Welcome to “Three Questions,” an interview series that introduces you to real estate industry professionals, their businesses and how they interact with real estate standards with a goal of humanizing the tech side of the industry, fun included.
This week, we hung out with Amy and Ed Gianos from Domus Analytics to talk about the availability of housing market data, the importance of market analytics during unique market cycles and whether or not digesting business intelligence in real estate is different from any other vertical. Enjoy!
Q1: We share something in common, which is a history of creating real estate market analytics products from MLS data. What excites you most about this angle on the industry?
Ed: There is so much more data becoming available and so many more ways to present views of the market that are different from how we’ve historically looked at market performance.
RESO: It’s so true. I’ve often noted that a business could be created from tracking available horse stables – but only if the lookup was populated with data in MLS systems.
Amy: We used to joke about reporting on alligators per acre in Florida.
Ed: I’m as excited about getting to work now as I ever have been. When times get a little tougher in terms of conducting real estate transactions, people tend to turn to stats for help. And we’ve been working on our products like, “Oohhhh, we’ve been waiting for you!” Because, now, everybody is getting as excited about stats as we are.
Q2: What is the hardest part about working in housing analytics, and is there anything that RESO can do to make it easier?
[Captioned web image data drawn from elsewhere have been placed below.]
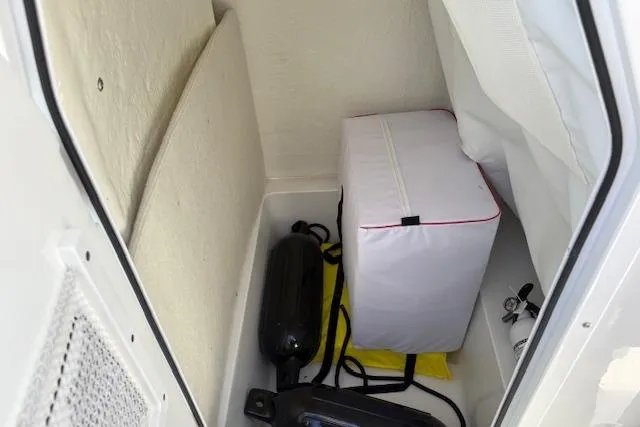 Slide: The Image of Storage compartment in a 2025 Sea Hunt Ultra 219 boat with equipment and accessories. - 19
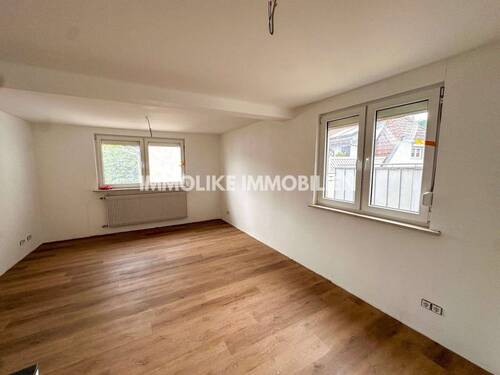 Wohnzimmer - Mehrfamilienhaus, Wohnhaus mit 131,00 m&sup2; in Rieneck zum Kaufen
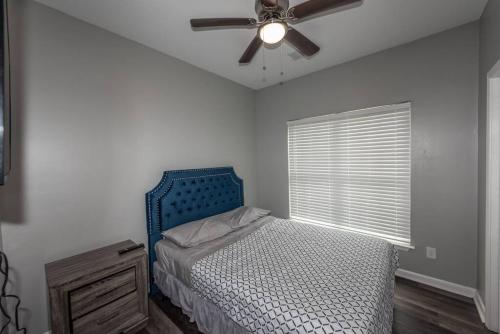 a bedroom with a blue bed and a ceiling fan at campbellton B in Atlanta
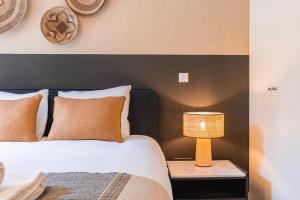 une chambre avec un lit et une lampe sur une table dans l'établissement Liberdade Elegance W/Rooftop Pool by LovelyStay, à Lisbonne 40 autres photos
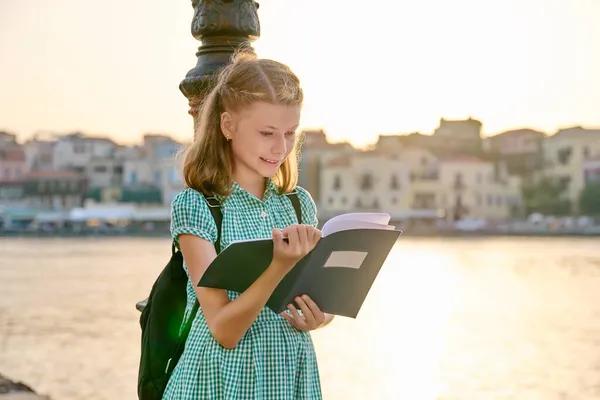 Niña estudiante joven con mochila lectura cuaderno de la escuela, al aire libre — Foto de Stock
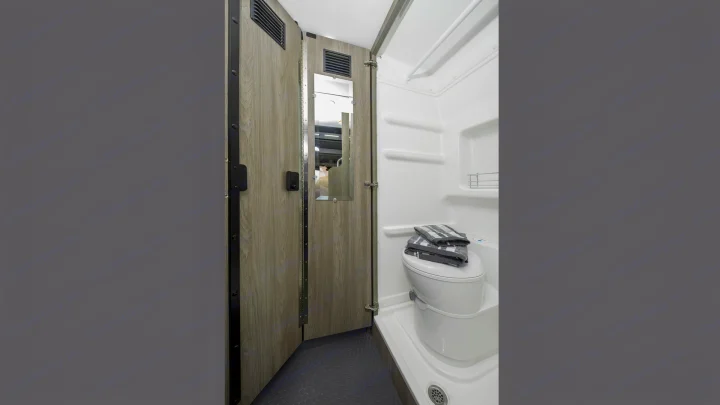 This RV rental bathroom features a compact white toilet, shower, and a wooden door with a mirror, designed for practical travel.. Winnebago Solis 2021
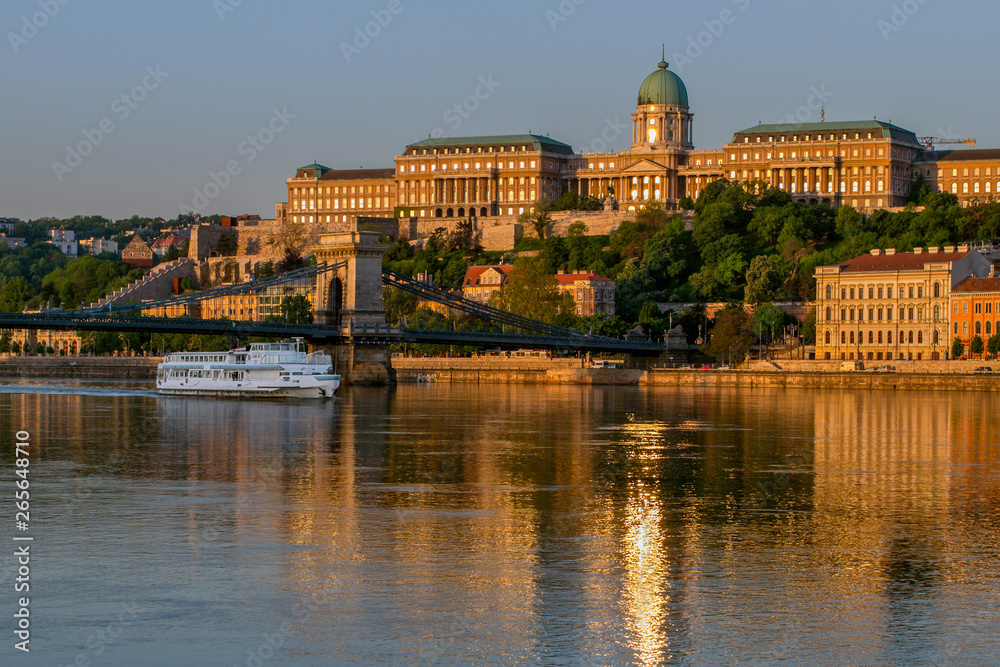 View at the Royal Castle of Budapest and the Szechenyi Chain Bridge. Center of Budapest and the River Dunayyat in the morning. In foreground pleasure boat. Hungary. European travel.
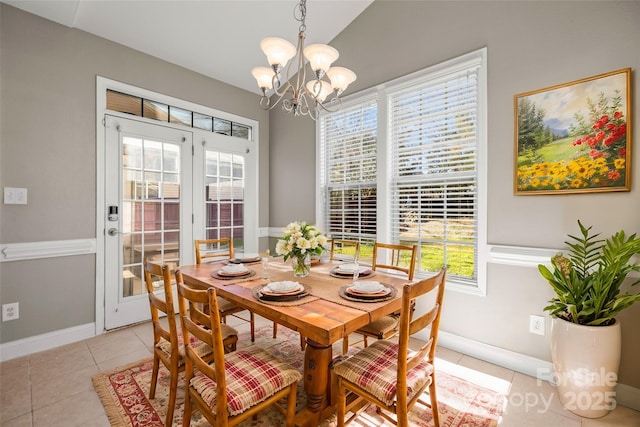 dining area featuring a wealth of natural light, light tile patterned floors, lofted ceiling, and an inviting chandelier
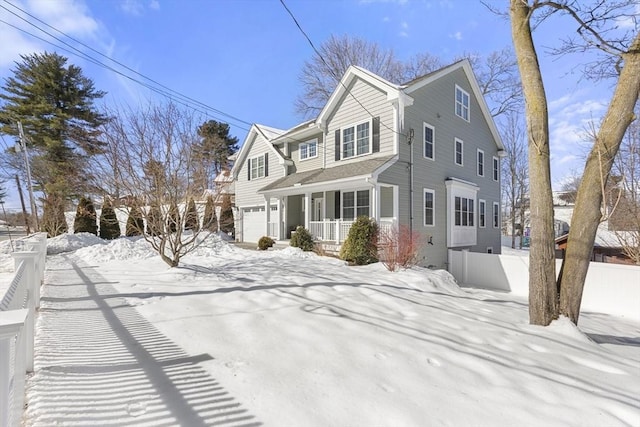 view of front of home featuring covered porch, an attached garage, and fence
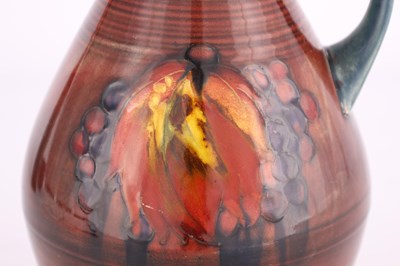 Lot 56 - A MOORCROFT OVOID TAPERING JUG WITH OGEE NECK...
Amy: One of the hard things is that stats are important, but not critical. Practitioners need offer management, they need open houses. They can do their job without stats, but they shouldn’t. So we’re constantly justifying why they need statistics and how they should be using them.
RESO is doing a lot right now to express how important statistics are for doing business. The Data Dictionary continues to make it a lot easier, including usage statistics for fields and lookups right inside the wiki.
Ed: The Data Dictionary and Transport workgroups have helped us focus on the value add. A lot of our problems went away with Data Dictionary and Transport, especially Data Dictionary.
Amy: Agreed. We used to have to hunt and peck to find the data.
Ed: Every MLS had a series of business rules and coded it at the data layer. Now, those business rules are defined in the Data Dictionary. That’s been a huge time saver for us.
Q3: Is there anything different about business intelligence and analytics in a big vertical like real estate compared to, say, the casino and gambling industry, which you also have worked in? Or is it all just hardware and software at the end of the day?
Ed: It’s surprisingly more common than it might appear on the surface. You’re always looking for the important metrics, what’s important to monitor and how you can get the data to monitor it as best you can.
Amy: Under the covers, data is data. The skill set it takes to work with the data is what matters, not the data itself.
Ed: For example, we wrote our native client in Python. I’d never coded in Python! But having the necessary building block skills allowed me to work in this manner.
Amy: In the world of RETS, everyone had RETS Connector. In the API world, there is no equivalent, so we wrote all the code ourselves. That can be the case in any data-driven business endeavor. Whether it’s real estate data or something else.